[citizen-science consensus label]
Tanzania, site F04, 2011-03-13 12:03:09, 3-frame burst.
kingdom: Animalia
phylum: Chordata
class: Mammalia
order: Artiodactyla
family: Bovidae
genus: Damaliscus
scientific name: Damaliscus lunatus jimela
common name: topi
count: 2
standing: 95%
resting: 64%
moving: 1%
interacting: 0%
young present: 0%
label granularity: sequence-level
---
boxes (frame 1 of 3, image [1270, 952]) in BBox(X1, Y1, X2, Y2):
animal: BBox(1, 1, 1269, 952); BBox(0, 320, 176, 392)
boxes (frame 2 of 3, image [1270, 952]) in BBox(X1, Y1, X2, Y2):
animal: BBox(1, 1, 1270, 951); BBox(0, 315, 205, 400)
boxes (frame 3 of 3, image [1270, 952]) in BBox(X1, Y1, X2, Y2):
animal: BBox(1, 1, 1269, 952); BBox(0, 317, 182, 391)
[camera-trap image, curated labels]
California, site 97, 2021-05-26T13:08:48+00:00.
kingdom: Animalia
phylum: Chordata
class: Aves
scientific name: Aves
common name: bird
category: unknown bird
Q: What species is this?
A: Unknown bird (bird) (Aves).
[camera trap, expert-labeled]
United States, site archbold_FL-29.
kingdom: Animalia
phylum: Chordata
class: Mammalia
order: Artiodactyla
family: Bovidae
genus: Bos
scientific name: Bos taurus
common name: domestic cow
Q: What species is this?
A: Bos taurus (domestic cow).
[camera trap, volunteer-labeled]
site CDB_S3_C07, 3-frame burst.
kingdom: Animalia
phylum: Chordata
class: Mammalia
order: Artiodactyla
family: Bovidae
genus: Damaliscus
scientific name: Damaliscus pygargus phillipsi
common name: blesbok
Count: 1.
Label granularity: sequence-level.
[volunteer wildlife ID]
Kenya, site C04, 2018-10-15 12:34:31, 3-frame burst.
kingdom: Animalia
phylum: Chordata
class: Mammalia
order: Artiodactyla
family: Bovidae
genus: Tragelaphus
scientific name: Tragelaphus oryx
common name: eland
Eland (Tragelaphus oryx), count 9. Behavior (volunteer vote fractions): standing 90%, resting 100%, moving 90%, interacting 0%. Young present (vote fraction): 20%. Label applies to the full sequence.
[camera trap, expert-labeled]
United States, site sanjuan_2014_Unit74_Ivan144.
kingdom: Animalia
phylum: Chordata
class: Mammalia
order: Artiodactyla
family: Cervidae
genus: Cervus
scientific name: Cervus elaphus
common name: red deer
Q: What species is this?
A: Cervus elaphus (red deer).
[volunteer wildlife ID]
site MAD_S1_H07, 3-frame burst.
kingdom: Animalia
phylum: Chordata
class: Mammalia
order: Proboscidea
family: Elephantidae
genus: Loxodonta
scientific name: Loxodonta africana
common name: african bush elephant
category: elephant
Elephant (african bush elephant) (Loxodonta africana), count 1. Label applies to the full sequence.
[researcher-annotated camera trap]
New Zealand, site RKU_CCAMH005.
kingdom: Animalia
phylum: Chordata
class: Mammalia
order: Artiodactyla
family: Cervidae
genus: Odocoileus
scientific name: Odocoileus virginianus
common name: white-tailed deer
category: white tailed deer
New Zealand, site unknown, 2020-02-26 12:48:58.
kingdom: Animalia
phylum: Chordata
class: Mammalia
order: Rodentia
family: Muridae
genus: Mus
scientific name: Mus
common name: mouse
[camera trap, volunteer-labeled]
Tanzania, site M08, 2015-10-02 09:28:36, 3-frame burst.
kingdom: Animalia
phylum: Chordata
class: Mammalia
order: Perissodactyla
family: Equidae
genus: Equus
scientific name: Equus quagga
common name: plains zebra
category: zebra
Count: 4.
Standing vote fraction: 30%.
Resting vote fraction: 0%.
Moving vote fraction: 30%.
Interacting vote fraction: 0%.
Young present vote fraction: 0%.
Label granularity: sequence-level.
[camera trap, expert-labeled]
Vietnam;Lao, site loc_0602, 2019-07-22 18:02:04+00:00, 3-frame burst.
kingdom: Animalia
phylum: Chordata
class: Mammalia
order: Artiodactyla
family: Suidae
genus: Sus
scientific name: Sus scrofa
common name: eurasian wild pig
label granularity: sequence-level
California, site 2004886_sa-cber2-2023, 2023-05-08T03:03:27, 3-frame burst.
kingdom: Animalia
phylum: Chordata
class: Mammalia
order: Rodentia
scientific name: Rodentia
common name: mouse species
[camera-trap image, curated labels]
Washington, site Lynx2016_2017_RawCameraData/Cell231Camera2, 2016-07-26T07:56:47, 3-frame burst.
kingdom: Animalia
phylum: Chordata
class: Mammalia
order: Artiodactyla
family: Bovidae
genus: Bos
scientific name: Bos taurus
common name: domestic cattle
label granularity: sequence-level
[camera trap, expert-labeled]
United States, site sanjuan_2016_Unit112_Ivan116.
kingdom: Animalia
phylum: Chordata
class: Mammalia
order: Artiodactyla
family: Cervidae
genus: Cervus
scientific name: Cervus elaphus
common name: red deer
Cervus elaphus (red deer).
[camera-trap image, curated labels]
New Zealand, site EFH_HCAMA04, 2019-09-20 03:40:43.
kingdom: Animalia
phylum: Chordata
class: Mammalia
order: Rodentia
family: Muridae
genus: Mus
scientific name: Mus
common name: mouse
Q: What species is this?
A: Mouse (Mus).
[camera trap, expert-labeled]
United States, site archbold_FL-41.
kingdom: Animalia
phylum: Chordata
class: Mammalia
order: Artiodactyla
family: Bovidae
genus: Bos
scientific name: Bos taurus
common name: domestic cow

● ● ● ● ●

_Assignment:_ What is wanted is an exact copy of the data.

_Result:_
[citizen-science consensus label]
Tanzania, site F04, 2011-03-13 12:03:09, 3-frame burst.
kingdom: Animalia
phylum: Chordata
class: Mammalia
order: Artiodactyla
family: Bovidae
genus: Damaliscus
scientific name: Damaliscus lunatus jimela
common name: topi
count: 2
standing: 95%
resting: 64%
moving: 1%
interacting: 0%
young present: 0%
label granularity: sequence-level
---
boxes (frame 1 of 3, image [1270, 952]) in BBox(X1, Y1, X2, Y2):
animal: BBox(1, 1, 1269, 952); BBox(0, 320, 176, 392)
boxes (frame 2 of 3, image [1270, 952]) in BBox(X1, Y1, X2, Y2):
animal: BBox(1, 1, 1270, 951); BBox(0, 315, 205, 400)
boxes (frame 3 of 3, image [1270, 952]) in BBox(X1, Y1, X2, Y2):
animal: BBox(1, 1, 1269, 952); BBox(0, 317, 182, 391)
[camera-trap image, curated labels]
California, site 97, 2021-05-26T13:08:48+00:00.
kingdom: Animalia
phylum: Chordata
class: Aves
scientific name: Aves
common name: bird
category: unknown bird
Q: What species is this?
A: Unknown bird (bird) (Aves).
[camera trap, expert-labeled]
United States, site archbold_FL-29.
kingdom: Animalia
phylum: Chordata
class: Mammalia
order: Artiodactyla
family: Bovidae
genus: Bos
scientific name: Bos taurus
common name: domestic cow
Q: What species is this?
A: Bos taurus (domestic cow).
[camera trap, volunteer-labeled]
site CDB_S3_C07, 3-frame burst.
kingdom: Animalia
phylum: Chordata
class: Mammalia
order: Artiodactyla
family: Bovidae
genus: Damaliscus
scientific name: Damaliscus pygargus phillipsi
common name: blesbok
Count: 1.
Label granularity: sequence-level.
[volunteer wildlife ID]
Kenya, site C04, 2018-10-15 12:34:31, 3-frame burst.
kingdom: Animalia
phylum: Chordata
class: Mammalia
order: Artiodactyla
family: Bovidae
genus: Tragelaphus
scientific name: Tragelaphus oryx
common name: eland
Eland (Tragelaphus oryx), count 9. Behavior (volunteer vote fractions): standing 90%, resting 100%, moving 90%, interacting 0%. Young present (vote fraction): 20%. Label applies to the full sequence.
[camera trap, expert-labeled]
United States, site sanjuan_2014_Unit74_Ivan144.
kingdom: Animalia
phylum: Chordata
class: Mammalia
order: Artiodactyla
family: Cervidae
genus: Cervus
scientific name: Cervus elaphus
common name: red deer
Q: What species is this?
A: Cervus elaphus (red deer).
[volunteer wildlife ID]
site MAD_S1_H07, 3-frame burst.
kingdom: Animalia
phylum: Chordata
class: Mammalia
order: Proboscidea
family: Elephantidae
genus: Loxodonta
scientific name: Loxodonta africana
common name: african bush elephant
category: elephant
Elephant (african bush elephant) (Loxodonta africana), count 1. Label applies to the full sequence.
[researcher-annotated camera trap]
New Zealand, site RKU_CCAMH005.
kingdom: Animalia
phylum: Chordata
class: Mammalia
order: Artiodactyla
family: Cervidae
genus: Odocoileus
scientific name: Odocoileus virginianus
common name: white-tailed deer
category: white tailed deer
New Zealand, site unknown, 2020-02-26 12:48:58.
kingdom: Animalia
phylum: Chordata
class: Mammalia
order: Rodentia
family: Muridae
genus: Mus
scientific name: Mus
common name: mouse
[camera trap, volunteer-labeled]
Tanzania, site M08, 2015-10-02 09:28:36, 3-frame burst.
kingdom: Animalia
phylum: Chordata
class: Mammalia
order: Perissodactyla
family: Equidae
genus: Equus
scientific name: Equus quagga
common name: plains zebra
category: zebra
Count: 4.
Standing vote fraction: 30%.
Resting vote fraction: 0%.
Moving vote fraction: 30%.
Interacting vote fraction: 0%.
Young present vote fraction: 0%.
Label granularity: sequence-level.
[camera trap, expert-labeled]
Vietnam;Lao, site loc_0602, 2019-07-22 18:02:04+00:00, 3-frame burst.
kingdom: Animalia
phylum: Chordata
class: Mammalia
order: Artiodactyla
family: Suidae
genus: Sus
scientific name: Sus scrofa
common name: eurasian wild pig
label granularity: sequence-level
California, site 2004886_sa-cber2-2023, 2023-05-08T03:03:27, 3-frame burst.
kingdom: Animalia
phylum: Chordata
class: Mammalia
order: Rodentia
scientific name: Rodentia
common name: mouse species
[camera-trap image, curated labels]
Washington, site Lynx2016_2017_RawCameraData/Cell231Camera2, 2016-07-26T07:56:47, 3-frame burst.
kingdom: Animalia
phylum: Chordata
class: Mammalia
order: Artiodactyla
family: Bovidae
genus: Bos
scientific name: Bos taurus
common name: domestic cattle
label granularity: sequence-level
[camera trap, expert-labeled]
United States, site sanjuan_2016_Unit112_Ivan116.
kingdom: Animalia
phylum: Chordata
class: Mammalia
order: Artiodactyla
family: Cervidae
genus: Cervus
scientific name: Cervus elaphus
common name: red deer
Cervus elaphus (red deer).
[camera-trap image, curated labels]
New Zealand, site EFH_HCAMA04, 2019-09-20 03:40:43.
kingdom: Animalia
phylum: Chordata
class: Mammalia
order: Rodentia
family: Muridae
genus: Mus
scientific name: Mus
common name: mouse
Q: What species is this?
A: Mouse (Mus).
[camera trap, expert-labeled]
United States, site archbold_FL-41.
kingdom: Animalia
phylum: Chordata
class: Mammalia
order: Artiodactyla
family: Bovidae
genus: Bos
scientific name: Bos taurus
common name: domestic cow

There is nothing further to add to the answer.